* EXERCISE DATA
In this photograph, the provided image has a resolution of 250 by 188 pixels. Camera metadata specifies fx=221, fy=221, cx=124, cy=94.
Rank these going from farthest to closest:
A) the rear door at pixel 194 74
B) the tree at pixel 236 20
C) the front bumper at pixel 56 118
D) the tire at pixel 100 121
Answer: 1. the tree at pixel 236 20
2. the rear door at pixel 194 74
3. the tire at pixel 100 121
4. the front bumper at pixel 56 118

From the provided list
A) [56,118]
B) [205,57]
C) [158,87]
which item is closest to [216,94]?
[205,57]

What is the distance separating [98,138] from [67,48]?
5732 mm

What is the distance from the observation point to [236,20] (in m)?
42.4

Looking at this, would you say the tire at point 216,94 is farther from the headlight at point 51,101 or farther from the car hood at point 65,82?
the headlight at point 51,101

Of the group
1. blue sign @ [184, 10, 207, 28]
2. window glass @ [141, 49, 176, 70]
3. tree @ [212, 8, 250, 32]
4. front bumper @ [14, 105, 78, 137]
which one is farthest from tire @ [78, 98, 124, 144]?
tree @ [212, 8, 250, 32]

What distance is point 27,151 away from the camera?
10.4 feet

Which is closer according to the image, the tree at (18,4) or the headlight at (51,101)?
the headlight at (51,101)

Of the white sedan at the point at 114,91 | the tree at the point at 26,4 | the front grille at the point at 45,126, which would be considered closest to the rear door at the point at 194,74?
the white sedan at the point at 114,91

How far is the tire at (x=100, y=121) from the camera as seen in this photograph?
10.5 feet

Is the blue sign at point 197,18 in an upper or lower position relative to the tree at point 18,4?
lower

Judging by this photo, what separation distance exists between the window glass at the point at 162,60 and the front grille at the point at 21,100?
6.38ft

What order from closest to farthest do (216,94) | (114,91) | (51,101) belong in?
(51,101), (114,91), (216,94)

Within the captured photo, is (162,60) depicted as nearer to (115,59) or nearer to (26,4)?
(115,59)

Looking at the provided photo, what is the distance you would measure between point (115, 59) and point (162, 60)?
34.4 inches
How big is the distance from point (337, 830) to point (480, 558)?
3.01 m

* DIRECTION
Copy the lines above word for word.

* TASK RESPONSE
In this photograph, the provided image has a resolution of 250 by 188 pixels. Camera metadata specifies fx=221, fy=221, cx=124, cy=94.
Rank these going from farthest to closest:
A) the rear door at pixel 194 74
B) the tree at pixel 236 20
C) the front bumper at pixel 56 118
D) the tire at pixel 100 121
Answer: 1. the tree at pixel 236 20
2. the rear door at pixel 194 74
3. the tire at pixel 100 121
4. the front bumper at pixel 56 118

From the provided list
A) [56,118]
B) [205,57]
C) [158,87]
which item is closest to [216,94]?
[205,57]

What is the distance separating [98,138] from [67,48]?
5732 mm

What is the distance from the observation point to [236,20] (in m)?
42.4

Looking at this, would you say the tire at point 216,94 is farther from the headlight at point 51,101 or farther from the car hood at point 65,82?
the headlight at point 51,101

Of the group
1. blue sign @ [184, 10, 207, 28]
2. window glass @ [141, 49, 176, 70]
3. tree @ [212, 8, 250, 32]
4. front bumper @ [14, 105, 78, 137]
which one is farthest from tire @ [78, 98, 124, 144]?
tree @ [212, 8, 250, 32]

What distance is point 27,151 away from the camera?
10.4 feet

Which is closer according to the image, the tree at (18,4) or the headlight at (51,101)?
the headlight at (51,101)

Of the white sedan at the point at 114,91 | the tree at the point at 26,4 | the front grille at the point at 45,126, which would be considered closest to the rear door at the point at 194,74?
the white sedan at the point at 114,91

How far is the tire at (x=100, y=121) from the camera as seen in this photograph?
10.5 feet

Is the blue sign at point 197,18 in an upper or lower position relative to the tree at point 18,4?
lower

Judging by this photo, what separation distance exists between the window glass at the point at 162,60 and the front grille at the point at 21,100?
6.38ft

What order from closest to farthest do (216,94) | (114,91) | (51,101) belong in?
(51,101), (114,91), (216,94)

Within the captured photo, is (162,60) depicted as nearer to (115,59) or nearer to (26,4)?
(115,59)

Looking at the provided photo, what is the distance you would measure between point (115, 59) and point (162, 60)?
34.4 inches
How big is the distance from point (337, 830) to point (480, 558)?
3.01 m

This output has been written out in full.